Prime Minister of the Khmer Republic
- In office 11 March 1971 – 18 March 1972
- President: Lon Nol (from 1972); Cheng Heng (until 1972);
- Preceded by: Lon Nol
- Succeeded by: Son Ngoc Thanh

Deputy Prime Minister of the Khmer Republic
- In office 14 August 1969 – 11 March 1971
- Monarch: Sisowath Kossamak (until 1970)
- President: Cheng Heng (from 1970); Norodom Sihanouk (until 1970);
- Prime Minister: Lon Nol

Cambodian Ambassador to China
- In office 1962–1964
- Monarch: Sisowath Kossamak
- Preceded by: Leng Ngeth
- Succeeded by: Truong Cang

Personal details
- Born: 22 January 1914 Phnom Penh, Cambodia, French Indochina
- Died: 21 April 1975 (aged 61) Phnom Penh, Kampuchea
- Party: Republican
- Spouse: Norodom Kethneari
- Children: Sisowath Chariya Sisowath Lichavi Sisowath Sirirath Sisowath Santa Sisowath Olary Sisowath Kanika
- Parents: Sisowath Rathary (father); Troeung Yoen Yusen (mother);
- Relatives: Sisowath Methavy Sisowath Essaro Sisowath Vitourya Sisowath Vithora Sisowath Sorinkanret
- Profession: Politician, soldier
- House: Sisowath

Military service
- Allegiance: Kingdom of Cambodia Khmer Republic
- Branch/service: Royal Khmer Army Khmer National Army
- Years of service: 1949–1975
- Rank: Lieutenant general
- Commands: Chief of Staff of the Khmer National Armed Forces
- Battles/wars: Cambodian Civil War

= Sisowath Sirik Matak =

23rd Prime Minister of Cambodia

Sisowath Sirik Matak (ស៊ីសុវត្ថិ សិរិមតៈ; 22 January 1914 – 21 April 1975) was a Cambodian politician and member of the Cambodian royal family, under the House of Sisowath. He served as prime minister, refusing to flee before the Khmer Rouge entered Phnom Penh, and was executed by Angkar (The Organization) in 1975, four days after Lon Non and Long Boret who was also executed on the orders of "Angkar".

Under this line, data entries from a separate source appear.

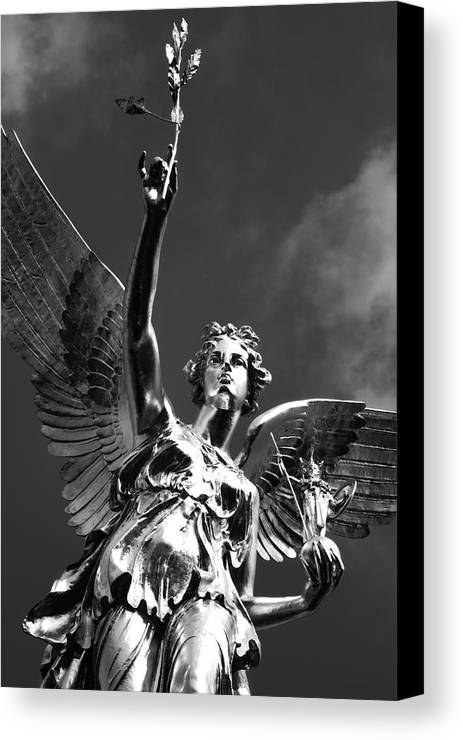 Monument Canvas Print featuring the photograph Angel Of Peace by Marc Huebner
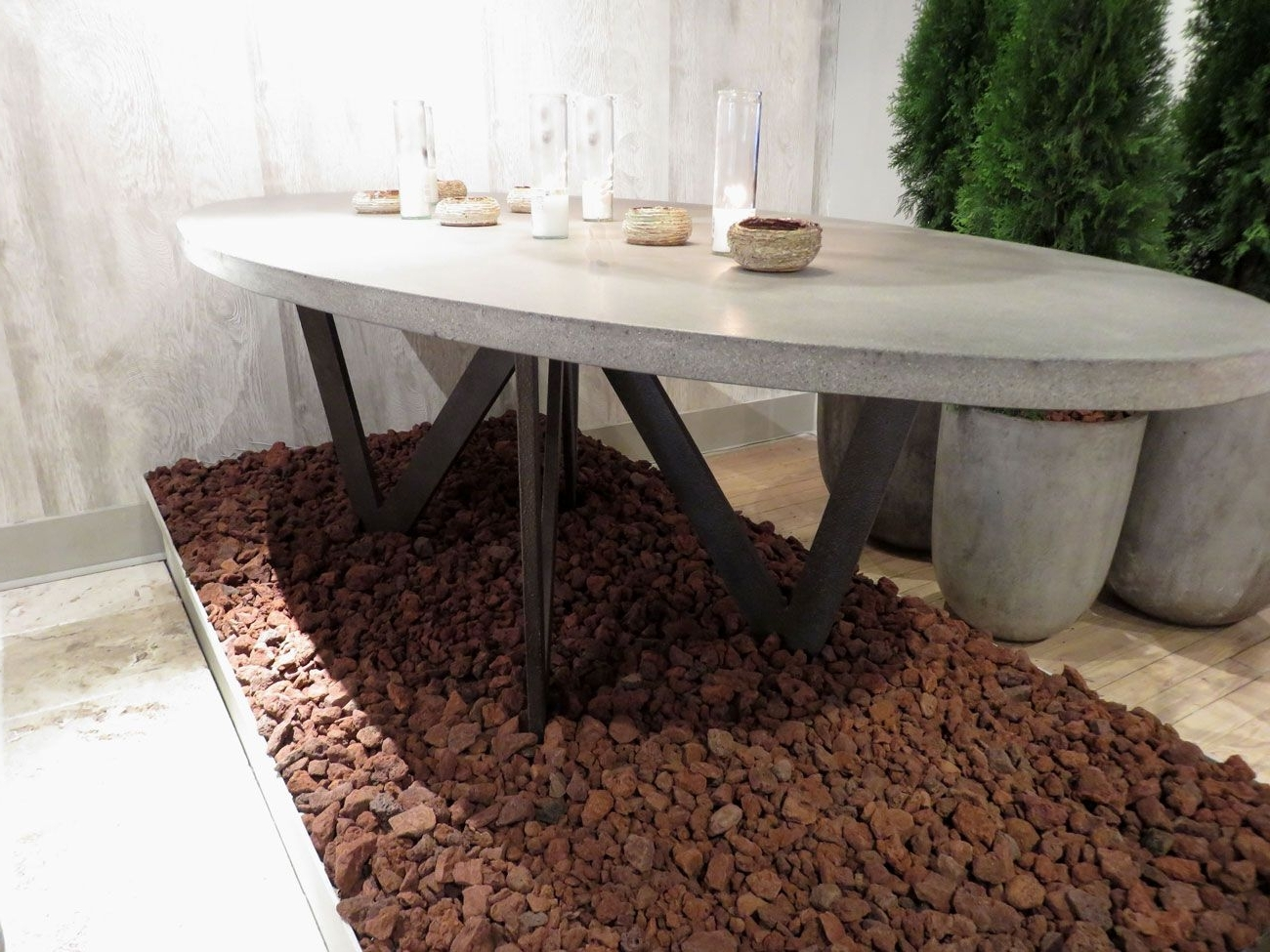 Most Up To Date Outdoor Stone Dining Table – Lava Rocks Or Dining Table (View 11 of 25)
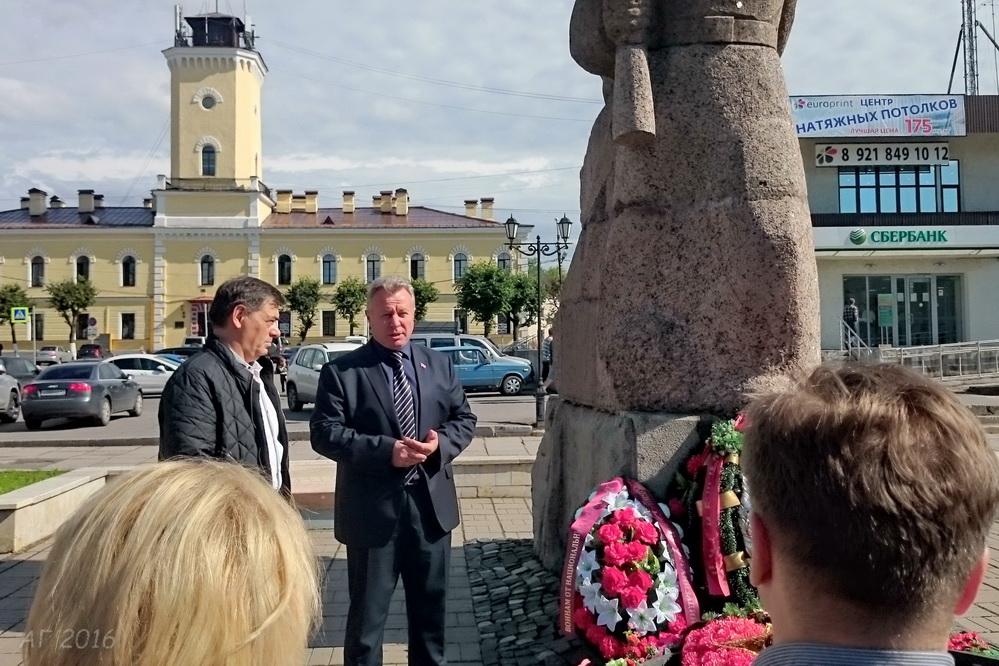 Юрий Паламарчук и  Юнус Хаутиев: возложение венка к  монументу, Гатчина, 19.08.20916
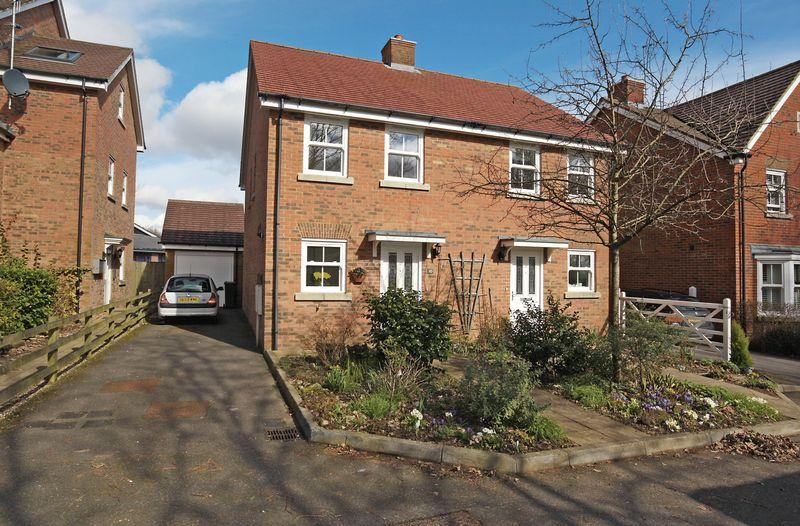 2 Bedrooms Semi Detached House for sale in Martins Gardens, Crowborough, East Sussex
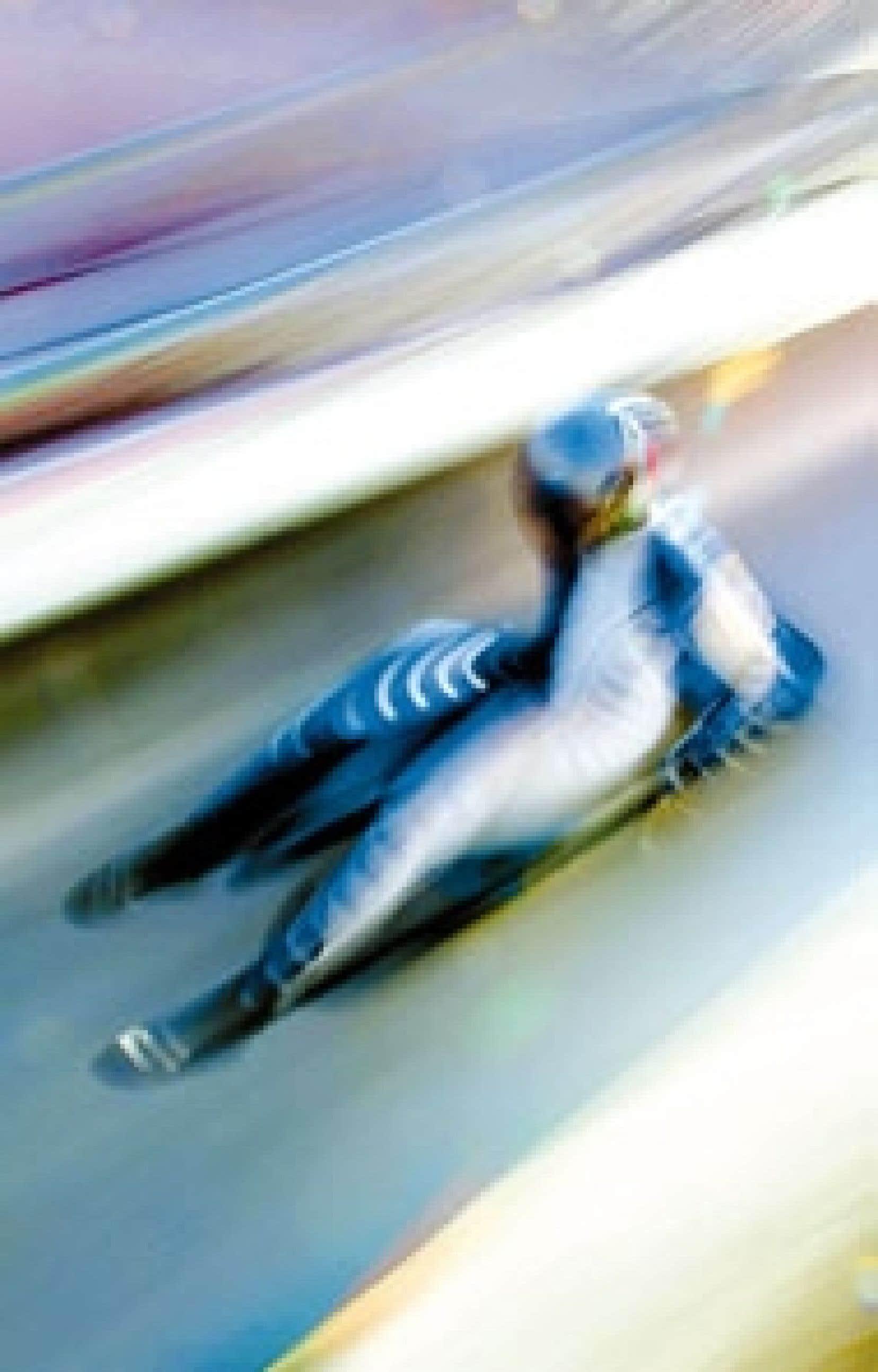 Un lugeur à l'entraînement sur la piste de Cesana. Les compétitions commencent demain.
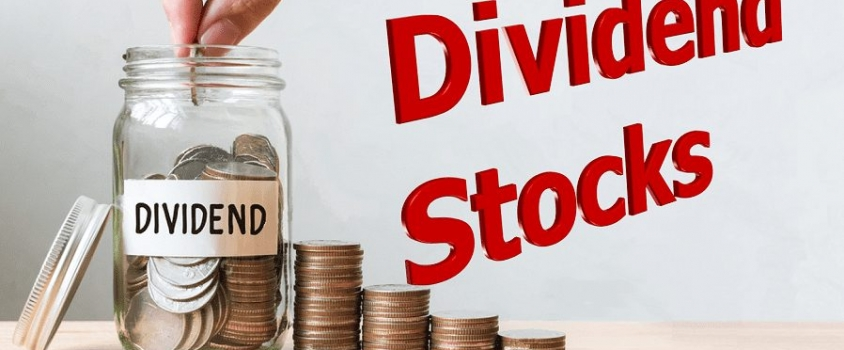 5 Dividend Stocks with 10%-Plus One-Year Total Return Despite Market Decline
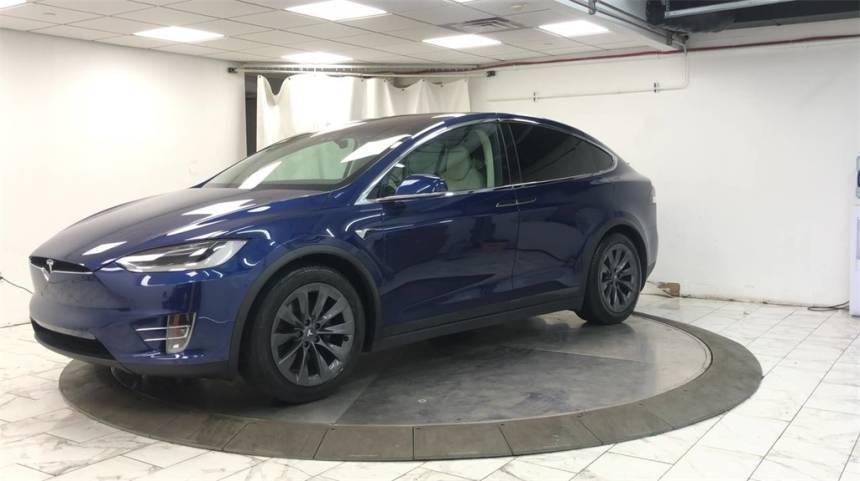 2018 Tesla Model X 5YJXCDE21JF087031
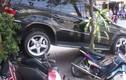 Xe sang Mercedes nghiền nát xe máy trên vỉa hè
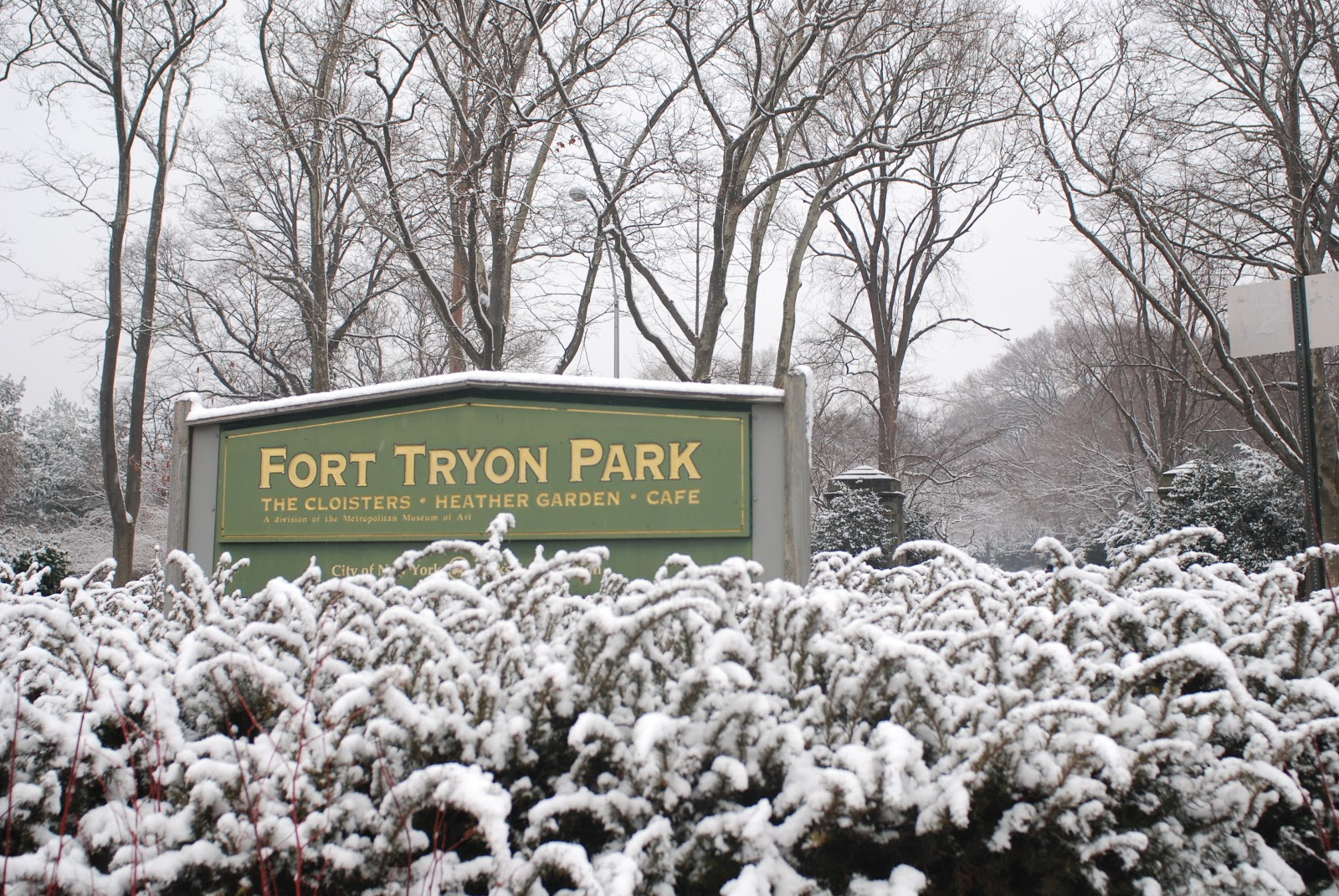 nyc nyc winter scenes in fort tryon park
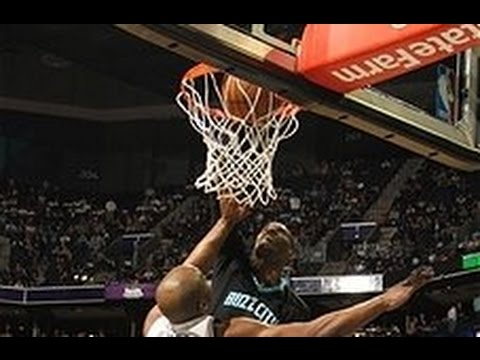 Marvin Williams Puts Carl Landry on a Poster!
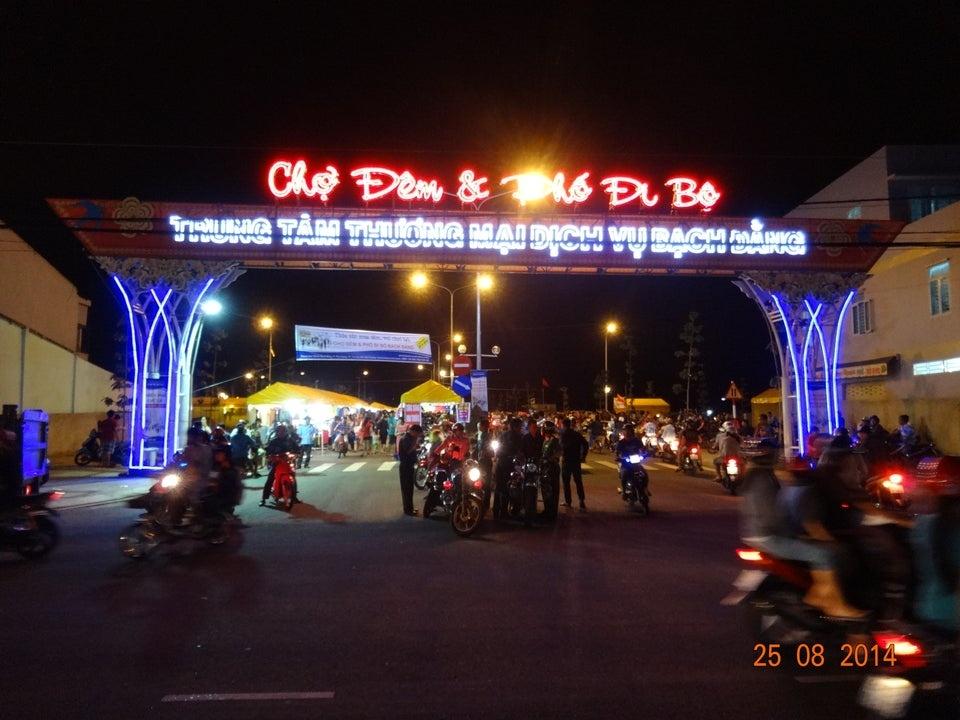 Cho Dem Bach Dang Dia Diem Binh Duong (1)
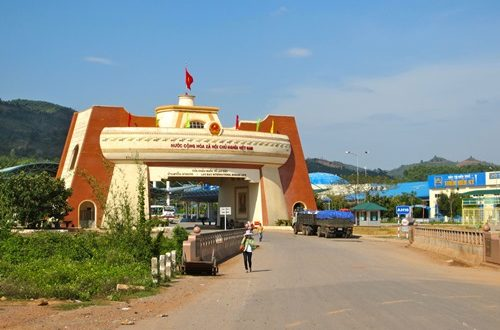 Crossing the Laos Cambodian Border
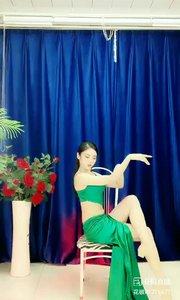 舞者火爆猴《处处吻》4.1#主播的高光时刻 #我怎么这么好看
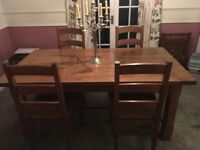 Solid Oak Dining Room Table, extendable with 6 chairs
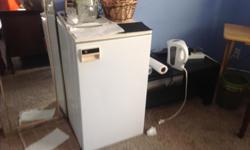 Off white Fridge ideal for student / guest room or beer storage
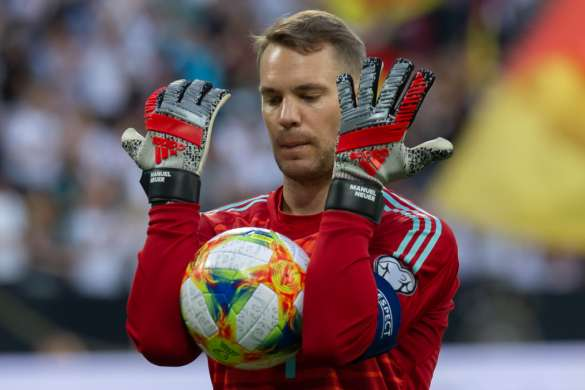 manuel neuer bayern munich bundesliga football allemand
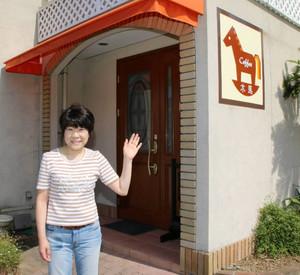 「父と母の店を受け継いでいけたらいい」と話す諸谷典子さん=七尾市小丸山台で
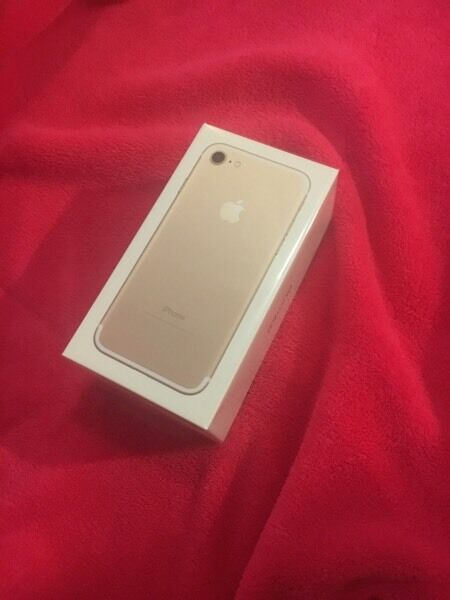 Iphone 7 128gb goldin Boughton Monchelsea, KentGumtree - Iphone 7 128gb gold new sealed in box ( unlocked ) £600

Sirik Matak was mainly notable for his involvement in Cambodian politics, particularly for his involvement in the 1970 change in power against his cousin, then Prince Norodom Sihanouk, and for his subsequent establishment, along with Lon Nol, of the Khmer Republic. In April 1975, Sirik Matak was executed by the orders of "Angkar", shortly after the Khmer Rouge seized power in the capital Phnom Penh, where he and other government officials were captured and executed by the new regime.

==Early life==
Sirik Matak was born in Phnom Penh, and was a member of the Sisowath family, being the great-grandson of Sisowath of Cambodia by his grandfather Sisowath Essaravong and his father Sisowath Rathary. He was recruited into the colonial civil service in 1930.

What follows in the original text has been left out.